■ What is being asked: Transcribe each of the lines below word for word, keeping every character and number unchanged.

>> BEGIN

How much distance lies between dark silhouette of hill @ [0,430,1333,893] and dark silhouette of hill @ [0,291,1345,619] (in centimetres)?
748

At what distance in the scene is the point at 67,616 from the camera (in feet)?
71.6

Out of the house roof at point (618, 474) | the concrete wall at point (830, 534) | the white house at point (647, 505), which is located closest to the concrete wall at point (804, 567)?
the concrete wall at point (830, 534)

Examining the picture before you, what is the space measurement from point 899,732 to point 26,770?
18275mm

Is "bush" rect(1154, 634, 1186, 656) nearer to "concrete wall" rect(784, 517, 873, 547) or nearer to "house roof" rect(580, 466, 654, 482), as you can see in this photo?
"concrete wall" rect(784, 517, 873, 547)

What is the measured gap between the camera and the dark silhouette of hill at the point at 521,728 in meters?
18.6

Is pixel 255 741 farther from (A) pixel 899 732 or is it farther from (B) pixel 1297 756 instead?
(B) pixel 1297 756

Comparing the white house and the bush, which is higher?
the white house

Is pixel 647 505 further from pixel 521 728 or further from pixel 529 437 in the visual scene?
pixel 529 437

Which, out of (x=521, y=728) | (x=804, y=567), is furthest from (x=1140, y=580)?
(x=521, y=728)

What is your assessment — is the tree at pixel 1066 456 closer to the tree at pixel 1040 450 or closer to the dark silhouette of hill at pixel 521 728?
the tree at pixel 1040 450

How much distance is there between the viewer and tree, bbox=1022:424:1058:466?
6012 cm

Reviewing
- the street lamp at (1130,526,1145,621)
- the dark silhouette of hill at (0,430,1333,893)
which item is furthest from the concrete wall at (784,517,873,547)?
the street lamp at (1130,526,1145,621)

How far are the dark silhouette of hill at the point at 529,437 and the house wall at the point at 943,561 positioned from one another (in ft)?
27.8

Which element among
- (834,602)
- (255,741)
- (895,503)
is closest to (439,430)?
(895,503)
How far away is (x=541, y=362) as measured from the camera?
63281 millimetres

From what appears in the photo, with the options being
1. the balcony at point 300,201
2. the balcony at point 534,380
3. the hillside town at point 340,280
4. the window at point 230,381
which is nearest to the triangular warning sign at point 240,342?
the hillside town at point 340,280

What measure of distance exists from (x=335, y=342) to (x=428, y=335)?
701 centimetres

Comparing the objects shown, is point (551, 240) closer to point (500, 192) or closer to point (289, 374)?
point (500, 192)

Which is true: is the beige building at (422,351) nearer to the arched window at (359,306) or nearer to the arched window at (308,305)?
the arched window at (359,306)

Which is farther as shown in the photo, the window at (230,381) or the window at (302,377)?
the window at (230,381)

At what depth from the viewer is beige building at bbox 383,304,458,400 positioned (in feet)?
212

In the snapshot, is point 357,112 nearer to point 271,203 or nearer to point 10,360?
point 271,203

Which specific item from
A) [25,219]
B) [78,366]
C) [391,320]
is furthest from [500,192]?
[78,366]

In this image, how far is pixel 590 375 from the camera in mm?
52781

>> END

■ Full output:
How much distance lies between dark silhouette of hill @ [0,430,1333,893] and dark silhouette of hill @ [0,291,1345,619] (in centimetres)?
748

At what distance in the scene is the point at 67,616 from the camera (in feet)?
71.6

Out of the house roof at point (618, 474) | the concrete wall at point (830, 534) | the white house at point (647, 505), which is located closest to the concrete wall at point (804, 567)?
the concrete wall at point (830, 534)

Examining the picture before you, what is the space measurement from point 899,732 to point 26,770?
18275mm

Is "bush" rect(1154, 634, 1186, 656) nearer to "concrete wall" rect(784, 517, 873, 547) or nearer to "house roof" rect(580, 466, 654, 482), as you can see in this photo?
"concrete wall" rect(784, 517, 873, 547)

What is the measured gap between the camera and the dark silhouette of hill at the point at 521,728 in meters?
18.6

Is pixel 255 741 farther from (A) pixel 899 732 or is it farther from (B) pixel 1297 756 instead?
(B) pixel 1297 756

Comparing the white house and the bush, which is higher?
the white house

Is pixel 647 505 further from pixel 521 728 or further from pixel 529 437 in the visual scene?
pixel 529 437

Which, out of (x=521, y=728) | (x=804, y=567), is furthest from (x=1140, y=580)?
(x=521, y=728)

What is your assessment — is the tree at pixel 1066 456 closer to the tree at pixel 1040 450 or closer to the dark silhouette of hill at pixel 521 728?
the tree at pixel 1040 450

How much distance is there between the viewer and tree, bbox=1022:424:1058:466?
6012 cm

Reviewing
- the street lamp at (1130,526,1145,621)
- the dark silhouette of hill at (0,430,1333,893)
which item is furthest from the concrete wall at (784,517,873,547)?
the street lamp at (1130,526,1145,621)

How far are the dark silhouette of hill at the point at 529,437 and the house wall at the point at 943,561 positioned from one another (in ft)?
27.8

Which element among
- (834,602)
- (255,741)
- (895,503)
is closest to (439,430)?
(895,503)
How far away is (x=541, y=362) as measured from the camera?
63281 millimetres

From what appears in the photo, with the options being
1. the balcony at point 300,201
2. the balcony at point 534,380
3. the hillside town at point 340,280
4. the window at point 230,381
which is nearest to the triangular warning sign at point 240,342?
the hillside town at point 340,280

What measure of distance exists from (x=335, y=342) to (x=428, y=335)?
701 centimetres

Comparing the objects shown, is point (551, 240) closer to point (500, 192) or closer to point (289, 374)?
point (500, 192)

Which is true: is the beige building at (422,351) nearer to the arched window at (359,306) or nearer to the arched window at (308,305)?
the arched window at (359,306)

Which is farther as shown in the photo, the window at (230,381) or the window at (302,377)?
the window at (230,381)

At what depth from the viewer is beige building at bbox 383,304,458,400 positioned (in feet)?
212

In the snapshot, is point 357,112 nearer to point 271,203 or nearer to point 10,360?
point 271,203

Which specific item from
A) [25,219]
B) [78,366]
C) [391,320]
is furthest from [500,192]?
[78,366]

In this image, how far is pixel 590 375 from the camera in mm?
52781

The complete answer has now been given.